Retour cinq ans plus tôt. Pour le second tour de la présidentielle de 2012, 2.147.173 bulletins blancs ou nuls ont été comptabilisés. Ce sont donc plus de 2 millions de voix, soit 5,8 % des votants, qui n’ont pas été prises en compte dans le total des suffrages exprimés, lors de la proclamation officielle des résultats. En incluant ce pourcentage aux résultats validés par le Conseil Constitutionnel pour le second tour, François Hollande n’obtient plus que 48,63% des voix (contre 51,64%) et Nicolas Sarkozy 45,55% (contre 48,36%). Des chiffres pour le moins problématiques quand la Constitution de la Vème République indique que le chef de l’Etat "est élu à la majorité absolue des suffrages exprimés".
- Qu’est-ce que changerait la reconnaissance du vote blanc ?

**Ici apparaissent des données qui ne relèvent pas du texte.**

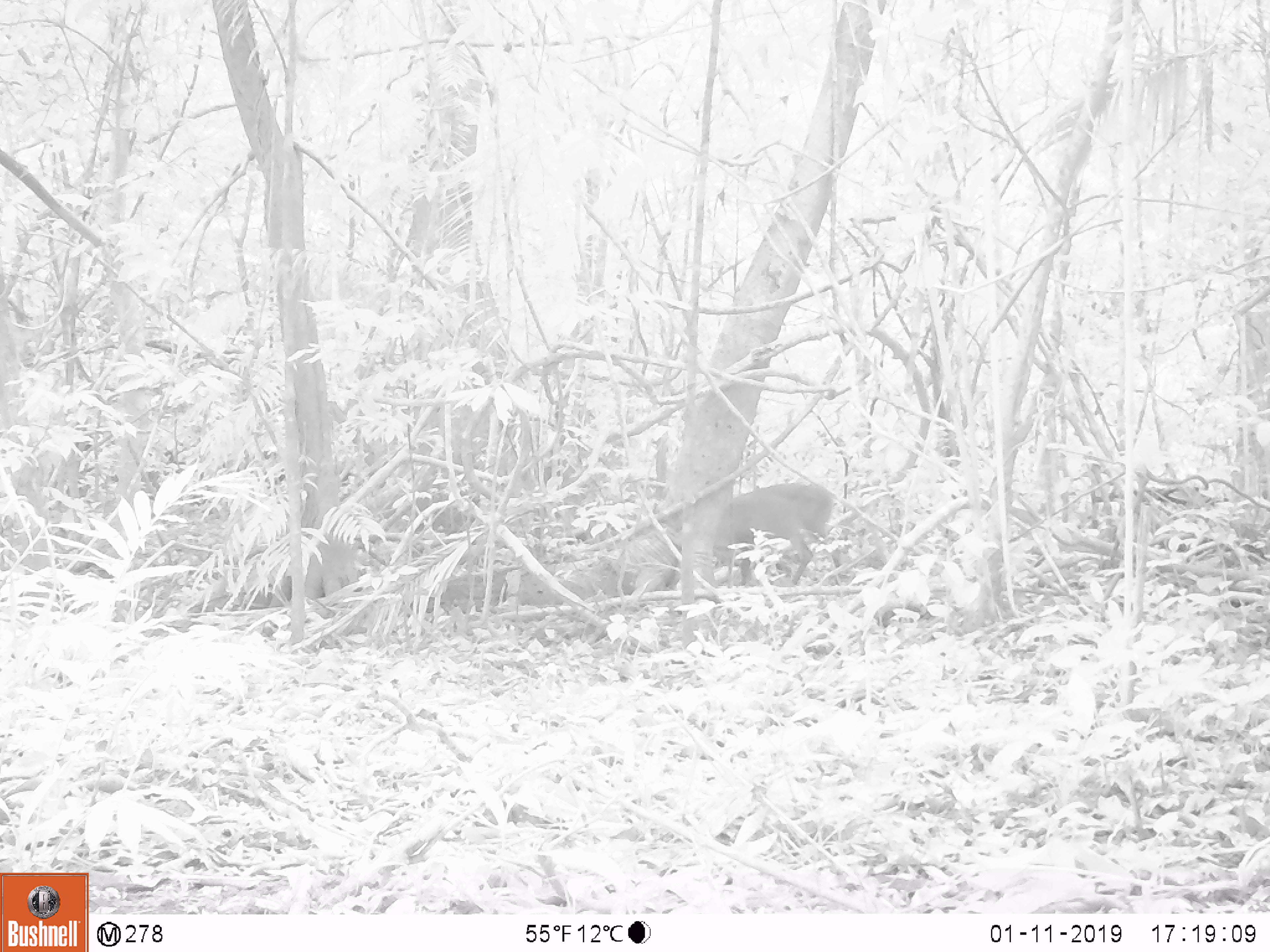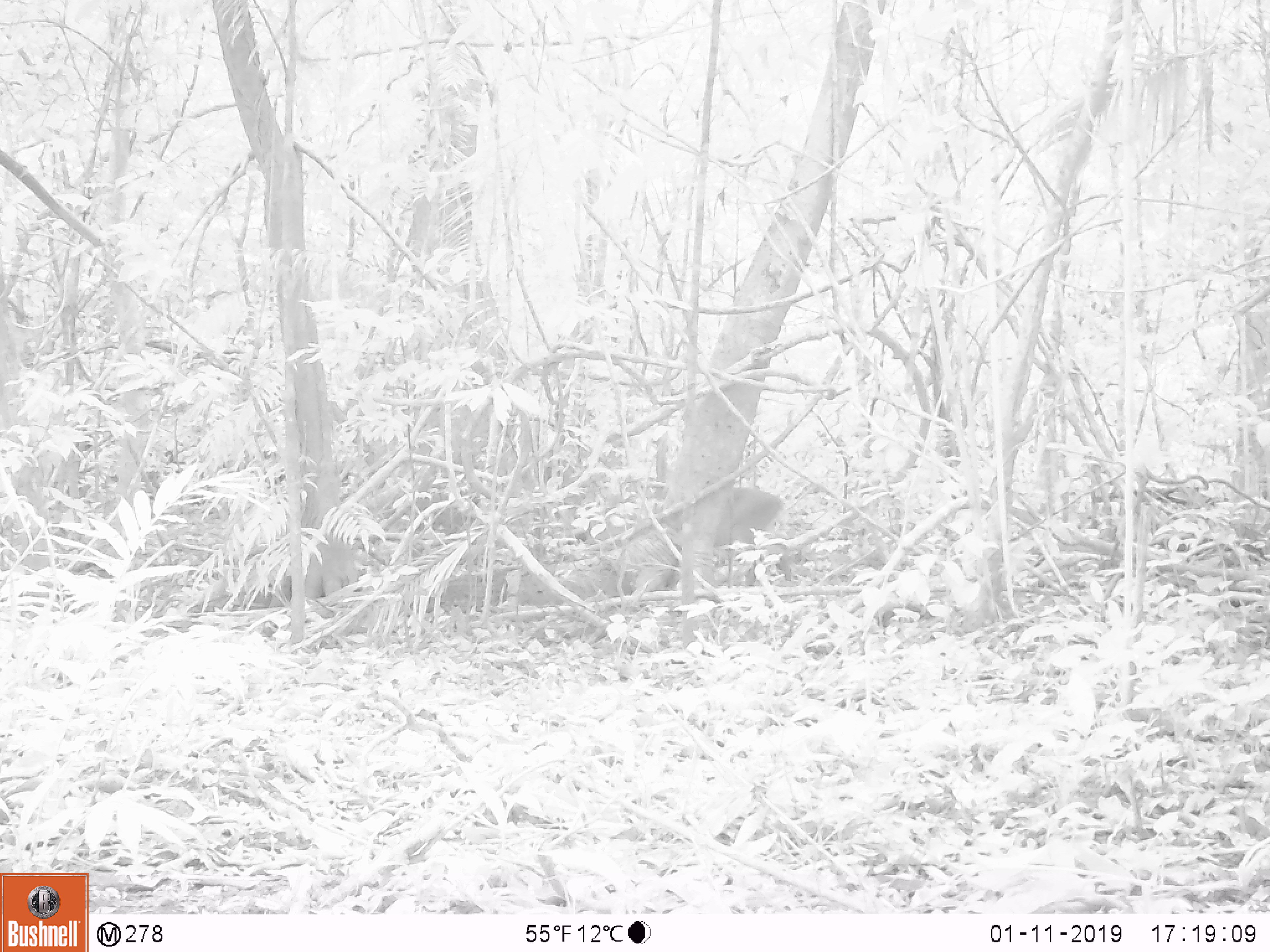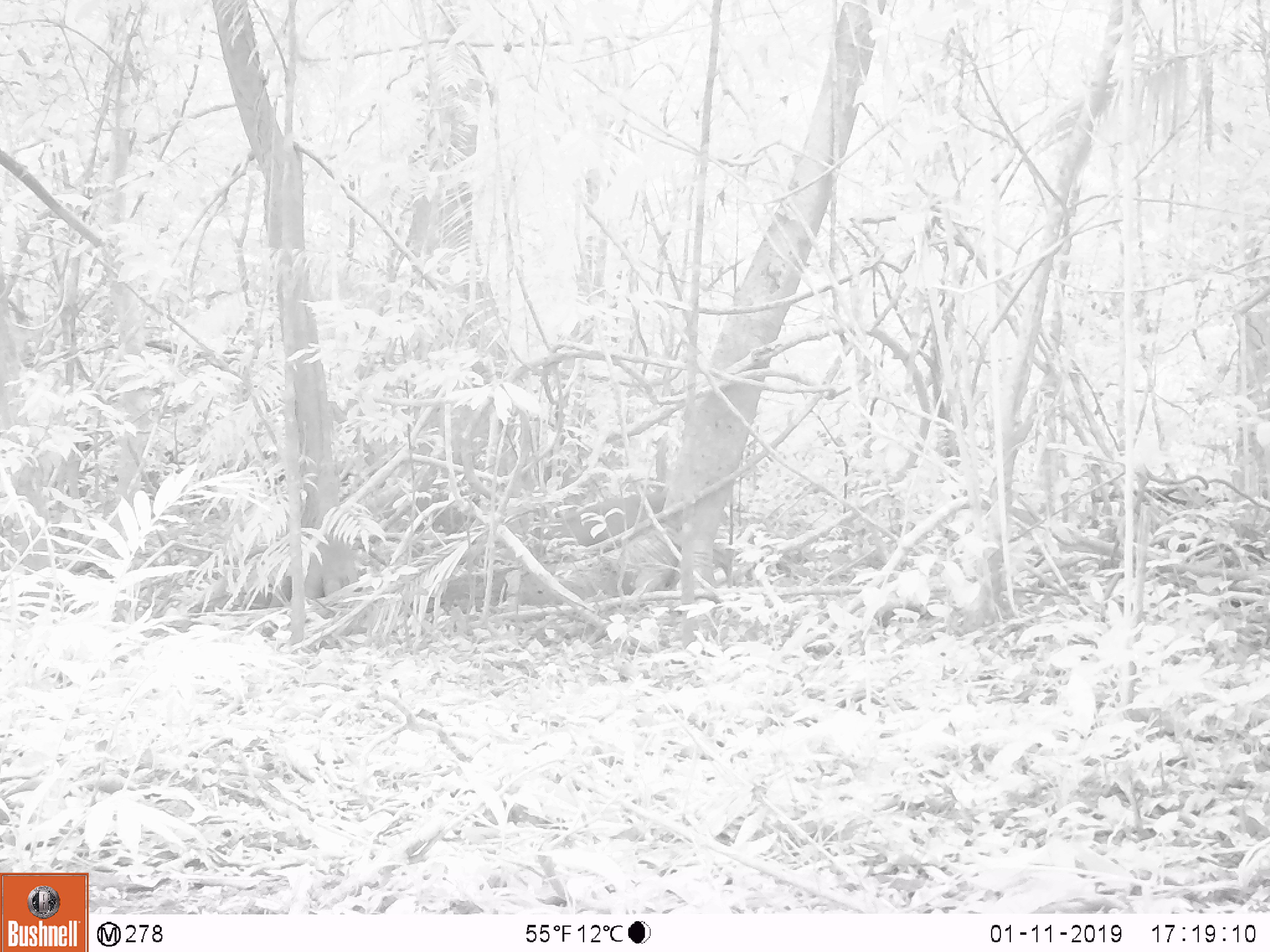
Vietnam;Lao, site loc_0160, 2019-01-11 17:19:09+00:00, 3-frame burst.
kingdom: Animalia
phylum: Chordata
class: Mammalia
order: Artiodactyla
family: Cervidae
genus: Muntiacus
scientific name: Muntiacus vuquangensis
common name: large-antlered muntjac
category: large antlered muntjac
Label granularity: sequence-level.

La reconnaissance du vote blanc pourrait provoquer une crise du pouvoir, pointe Pascal Jan. "Depuis 1965, l’élection présidentielle repose sur une idée, celle de la majorité absolue. Si vous incluez, dans le total des suffrages exprimés, le vote blanc et le vote nul, vous ne pouvez plus, aujourd’hui, obtenir cette majorité absolue. Reconnaître, officiellement, que l’on a élu un président minoritaire poserait du même coup la question de sa légitimité, de l’autorité du chef de l’Etat et plus largement de celle des pouvoirs publics".
Pour l’enseignant, le décompte actuel des bulletins blancs, signalés sur les seuls procès-verbaux des bureaux de vote, est déjà une reconnaissance, mais a minima pour sauver l’élection de toute perturbation au moment du dénouement. "L’exclusion des votes blancs et nuls du total des suffrages exprimés permet de maintenir une fiction nécessaire à la stabilité des institutions, et selon laquelle le président est élu par une majorité".
- Que pensent les candidats à la présidentielle du vote blanc ?
La prise en compte du vote blanc dans la proclamation officielle des résultats est une proposition récurrente en période électorale, l’association Citoyens du vote blanc en a fait son fer de lance. On la trouve dans le programme de Jean-Luc Mélenchon, de Nicolas Dupont-Aignan et de François Asselineau. Les deux derniers veulent notamment que chaque scrutin où le vote blanc représente 50% des inscrits soit réorganisé, et les candidats battus empêchés de se représenter. "Je milite pour le vote blanc" a tweeté de son côté Jean Lassalle en juillet 2016, et Nathalie Arthaud a indiqué dans une tribune sur Change.org être favorable à ce que "le vote blanc soit officiellement comptabilisé et pris en compte dans le calcul des suffrages exprimés". Le socialiste Benoît Hamon souhaite, quant à lui, soumettre la reconnaissance du vote blanc à référendum.
Il n’en n’est pas fait mention dans les programmes de François Fillon, d’Emmanuel Macron, de Marine Le Pen, de Jacques Cheminade et de Philippe Poutou.